TASK DESCRIPTION ▸ Rewrite every one of the records below, putting "grassy playing field" in place of "green grass pitch" wherever it appears and leaving everything else unchanged.

EXERCISE DATA ▸
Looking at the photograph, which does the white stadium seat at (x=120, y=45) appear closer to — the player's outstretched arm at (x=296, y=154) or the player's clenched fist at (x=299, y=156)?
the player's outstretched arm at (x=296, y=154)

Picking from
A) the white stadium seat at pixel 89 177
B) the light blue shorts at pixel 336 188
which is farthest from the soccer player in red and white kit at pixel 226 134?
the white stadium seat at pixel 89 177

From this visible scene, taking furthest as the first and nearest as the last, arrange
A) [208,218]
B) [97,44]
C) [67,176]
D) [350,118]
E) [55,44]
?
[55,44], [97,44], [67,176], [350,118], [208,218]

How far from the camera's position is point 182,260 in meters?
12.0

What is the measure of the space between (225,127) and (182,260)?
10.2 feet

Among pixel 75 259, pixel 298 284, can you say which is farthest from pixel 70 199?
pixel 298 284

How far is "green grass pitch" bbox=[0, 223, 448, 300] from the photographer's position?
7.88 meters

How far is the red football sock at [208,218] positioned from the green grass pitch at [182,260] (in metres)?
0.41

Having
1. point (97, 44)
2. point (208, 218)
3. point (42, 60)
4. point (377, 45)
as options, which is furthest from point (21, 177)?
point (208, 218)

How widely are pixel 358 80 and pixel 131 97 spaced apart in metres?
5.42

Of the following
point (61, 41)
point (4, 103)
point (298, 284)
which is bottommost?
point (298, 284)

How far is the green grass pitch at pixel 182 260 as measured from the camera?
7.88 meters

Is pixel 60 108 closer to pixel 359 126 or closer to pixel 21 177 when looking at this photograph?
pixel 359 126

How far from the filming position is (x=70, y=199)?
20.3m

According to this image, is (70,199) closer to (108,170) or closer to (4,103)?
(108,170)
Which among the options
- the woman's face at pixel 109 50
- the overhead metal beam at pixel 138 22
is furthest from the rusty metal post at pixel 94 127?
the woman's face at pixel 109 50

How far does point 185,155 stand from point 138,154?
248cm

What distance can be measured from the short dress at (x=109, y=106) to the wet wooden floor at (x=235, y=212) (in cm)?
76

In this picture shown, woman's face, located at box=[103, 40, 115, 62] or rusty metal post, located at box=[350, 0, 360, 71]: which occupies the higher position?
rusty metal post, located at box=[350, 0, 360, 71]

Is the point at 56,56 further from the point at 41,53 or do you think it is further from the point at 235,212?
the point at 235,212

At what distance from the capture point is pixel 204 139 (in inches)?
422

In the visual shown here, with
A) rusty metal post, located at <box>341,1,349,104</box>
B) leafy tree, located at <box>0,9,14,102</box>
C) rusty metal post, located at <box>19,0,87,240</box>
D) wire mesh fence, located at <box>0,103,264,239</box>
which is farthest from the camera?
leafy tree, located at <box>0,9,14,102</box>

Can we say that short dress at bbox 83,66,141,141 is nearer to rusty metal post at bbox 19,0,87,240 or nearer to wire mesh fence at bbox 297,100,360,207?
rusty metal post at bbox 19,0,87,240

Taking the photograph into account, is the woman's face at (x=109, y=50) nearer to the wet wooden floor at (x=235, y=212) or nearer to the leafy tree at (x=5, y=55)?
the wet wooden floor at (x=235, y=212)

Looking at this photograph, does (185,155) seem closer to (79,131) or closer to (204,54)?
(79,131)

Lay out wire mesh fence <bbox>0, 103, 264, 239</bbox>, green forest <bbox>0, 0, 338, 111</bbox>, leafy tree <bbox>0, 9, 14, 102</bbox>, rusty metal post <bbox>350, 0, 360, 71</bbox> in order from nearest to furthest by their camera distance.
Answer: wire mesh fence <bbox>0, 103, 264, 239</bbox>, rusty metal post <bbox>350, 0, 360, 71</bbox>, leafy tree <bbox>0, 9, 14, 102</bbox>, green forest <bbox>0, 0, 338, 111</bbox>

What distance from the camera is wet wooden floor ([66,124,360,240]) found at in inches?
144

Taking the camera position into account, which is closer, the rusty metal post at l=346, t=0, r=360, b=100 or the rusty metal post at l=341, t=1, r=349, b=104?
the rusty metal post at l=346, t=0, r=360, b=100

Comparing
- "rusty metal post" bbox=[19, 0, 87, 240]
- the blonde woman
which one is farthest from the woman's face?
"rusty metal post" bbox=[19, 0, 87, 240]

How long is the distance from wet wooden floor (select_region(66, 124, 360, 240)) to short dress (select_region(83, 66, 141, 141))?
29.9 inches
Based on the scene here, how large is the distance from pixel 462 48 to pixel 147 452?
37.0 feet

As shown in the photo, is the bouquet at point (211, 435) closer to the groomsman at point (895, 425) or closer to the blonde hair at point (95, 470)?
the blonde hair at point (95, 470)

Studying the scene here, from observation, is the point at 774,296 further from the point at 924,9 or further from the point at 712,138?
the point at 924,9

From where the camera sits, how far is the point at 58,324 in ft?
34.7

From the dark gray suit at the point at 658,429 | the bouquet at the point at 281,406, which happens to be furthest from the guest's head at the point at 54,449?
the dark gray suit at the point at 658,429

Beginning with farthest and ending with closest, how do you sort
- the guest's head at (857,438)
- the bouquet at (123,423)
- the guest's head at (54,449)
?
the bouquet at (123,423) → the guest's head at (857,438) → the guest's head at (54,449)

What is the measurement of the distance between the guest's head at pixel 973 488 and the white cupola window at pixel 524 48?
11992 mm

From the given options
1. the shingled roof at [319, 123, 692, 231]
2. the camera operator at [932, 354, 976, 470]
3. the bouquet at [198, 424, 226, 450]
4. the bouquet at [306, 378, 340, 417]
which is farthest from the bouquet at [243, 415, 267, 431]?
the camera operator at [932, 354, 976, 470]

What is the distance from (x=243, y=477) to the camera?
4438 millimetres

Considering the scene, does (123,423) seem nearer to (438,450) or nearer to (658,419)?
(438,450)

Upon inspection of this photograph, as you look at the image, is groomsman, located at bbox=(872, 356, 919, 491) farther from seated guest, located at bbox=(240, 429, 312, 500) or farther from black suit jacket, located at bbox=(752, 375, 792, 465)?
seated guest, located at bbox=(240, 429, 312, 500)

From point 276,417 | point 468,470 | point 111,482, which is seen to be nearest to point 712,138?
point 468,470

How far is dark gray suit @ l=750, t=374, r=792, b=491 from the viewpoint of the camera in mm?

FULL ANSWER ▸
Looking at the photograph, which does the white stadium seat at (x=120, y=45) appear closer to — the player's outstretched arm at (x=296, y=154) or the player's clenched fist at (x=299, y=156)?
the player's outstretched arm at (x=296, y=154)

Picking from
A) the white stadium seat at pixel 89 177
B) the light blue shorts at pixel 336 188
which is farthest from the soccer player in red and white kit at pixel 226 134?
the white stadium seat at pixel 89 177

From this visible scene, taking furthest as the first and nearest as the last, arrange
A) [208,218]
B) [97,44]
C) [67,176]
D) [350,118]
E) [55,44]
?
[55,44], [97,44], [67,176], [350,118], [208,218]

How far from the camera's position is point 182,260 in meters?
12.0

What is the measure of the space between (225,127) and (182,260)?
10.2 feet

Among pixel 75 259, pixel 298 284, can you say which is farthest from pixel 70 199?
pixel 298 284

How far is "grassy playing field" bbox=[0, 223, 448, 300] from the photographer's position?
7.88 meters

How far is the red football sock at [208,218] positioned from the grassy playing field at [182,260] (in metres)?
0.41

Having
1. point (97, 44)
2. point (208, 218)
3. point (42, 60)
4. point (377, 45)
as options, which is furthest from point (21, 177)?
point (208, 218)

How widely are pixel 358 80 and pixel 131 97 spaced apart in metres?
5.42

Of the following
point (61, 41)
point (4, 103)
point (298, 284)
which is bottommost?
point (298, 284)

How far is the grassy playing field at pixel 182 260 as measured from the camera?
7.88 meters

Is pixel 60 108 closer to pixel 359 126 or closer to pixel 21 177 when looking at this photograph?
pixel 359 126

How far from the filming position is (x=70, y=199)?
20.3m

According to this image, is (70,199) closer to (108,170) or closer to (4,103)?
(108,170)
Which among the options
- the woman's face at pixel 109 50
- the overhead metal beam at pixel 138 22
is furthest from the rusty metal post at pixel 94 127?
the woman's face at pixel 109 50

How far does point 185,155 stand from point 138,154?
248cm

What distance can be measured from the short dress at (x=109, y=106) to the wet wooden floor at (x=235, y=212) (in cm)?
76

In this picture shown, woman's face, located at box=[103, 40, 115, 62] or rusty metal post, located at box=[350, 0, 360, 71]: which occupies the higher position?
rusty metal post, located at box=[350, 0, 360, 71]

Is the point at 56,56 further from the point at 41,53 or do you think it is further from the point at 235,212?
the point at 235,212

At what distance from the capture point is pixel 204 139 (in inches)?
422

In the visual shown here, with
A) rusty metal post, located at <box>341,1,349,104</box>
B) leafy tree, located at <box>0,9,14,102</box>
C) rusty metal post, located at <box>19,0,87,240</box>
D) wire mesh fence, located at <box>0,103,264,239</box>
which is farthest from the camera?
leafy tree, located at <box>0,9,14,102</box>

Can we say that short dress at bbox 83,66,141,141 is nearer to rusty metal post at bbox 19,0,87,240 or nearer to wire mesh fence at bbox 297,100,360,207?
rusty metal post at bbox 19,0,87,240

Taking the photograph into account, is the woman's face at (x=109, y=50) nearer to the wet wooden floor at (x=235, y=212) or nearer to the leafy tree at (x=5, y=55)?
the wet wooden floor at (x=235, y=212)

Looking at this photograph, does (185,155) seem closer to (79,131) or closer to (204,54)?
(79,131)

Lay out wire mesh fence <bbox>0, 103, 264, 239</bbox>, green forest <bbox>0, 0, 338, 111</bbox>, leafy tree <bbox>0, 9, 14, 102</bbox>, rusty metal post <bbox>350, 0, 360, 71</bbox> in order from nearest to furthest by their camera distance.
Answer: wire mesh fence <bbox>0, 103, 264, 239</bbox>, rusty metal post <bbox>350, 0, 360, 71</bbox>, leafy tree <bbox>0, 9, 14, 102</bbox>, green forest <bbox>0, 0, 338, 111</bbox>

What distance from the camera is wet wooden floor ([66,124,360,240]) found at in inches?
144

Taking the camera position into account, which is closer, the rusty metal post at l=346, t=0, r=360, b=100 or the rusty metal post at l=341, t=1, r=349, b=104?
the rusty metal post at l=346, t=0, r=360, b=100

Comparing
- "rusty metal post" bbox=[19, 0, 87, 240]
- the blonde woman
which one is farthest from the woman's face?
"rusty metal post" bbox=[19, 0, 87, 240]

How long is the distance from wet wooden floor (select_region(66, 124, 360, 240)) to short dress (select_region(83, 66, 141, 141))?
29.9 inches
Based on the scene here, how large is the distance from pixel 462 48 to pixel 147 452?
37.0 feet

As shown in the photo, is the bouquet at point (211, 435) closer to the groomsman at point (895, 425) or closer to the blonde hair at point (95, 470)?
the blonde hair at point (95, 470)

Studying the scene here, from observation, is the point at 774,296 further from the point at 924,9 or further from the point at 712,138?
the point at 924,9

From where the camera sits, how far is the point at 58,324 in ft?
34.7

From the dark gray suit at the point at 658,429 | the bouquet at the point at 281,406, which happens to be furthest from the guest's head at the point at 54,449?
the dark gray suit at the point at 658,429

Beginning with farthest and ending with closest, how do you sort
- the guest's head at (857,438)
- the bouquet at (123,423)
- the guest's head at (54,449)
?
the bouquet at (123,423) → the guest's head at (857,438) → the guest's head at (54,449)

What is the measurement of the distance between the guest's head at pixel 973 488 and the white cupola window at pixel 524 48?
11992 mm

From the given options
1. the shingled roof at [319, 123, 692, 231]
2. the camera operator at [932, 354, 976, 470]
3. the bouquet at [198, 424, 226, 450]
4. the bouquet at [306, 378, 340, 417]
which is farthest from the bouquet at [243, 415, 267, 431]?
the camera operator at [932, 354, 976, 470]

What is the distance from (x=243, y=477) to the camera?
4438 millimetres

Considering the scene, does (123,423) seem nearer to (438,450) or nearer to (658,419)?
(438,450)

Upon inspection of this photograph, as you look at the image, is groomsman, located at bbox=(872, 356, 919, 491) farther from seated guest, located at bbox=(240, 429, 312, 500) or farther from black suit jacket, located at bbox=(752, 375, 792, 465)?
seated guest, located at bbox=(240, 429, 312, 500)

From point 276,417 | point 468,470 | point 111,482, which is seen to be nearest to point 712,138?
point 468,470

How far is dark gray suit @ l=750, t=374, r=792, b=491 from the viewpoint of the camera in mm?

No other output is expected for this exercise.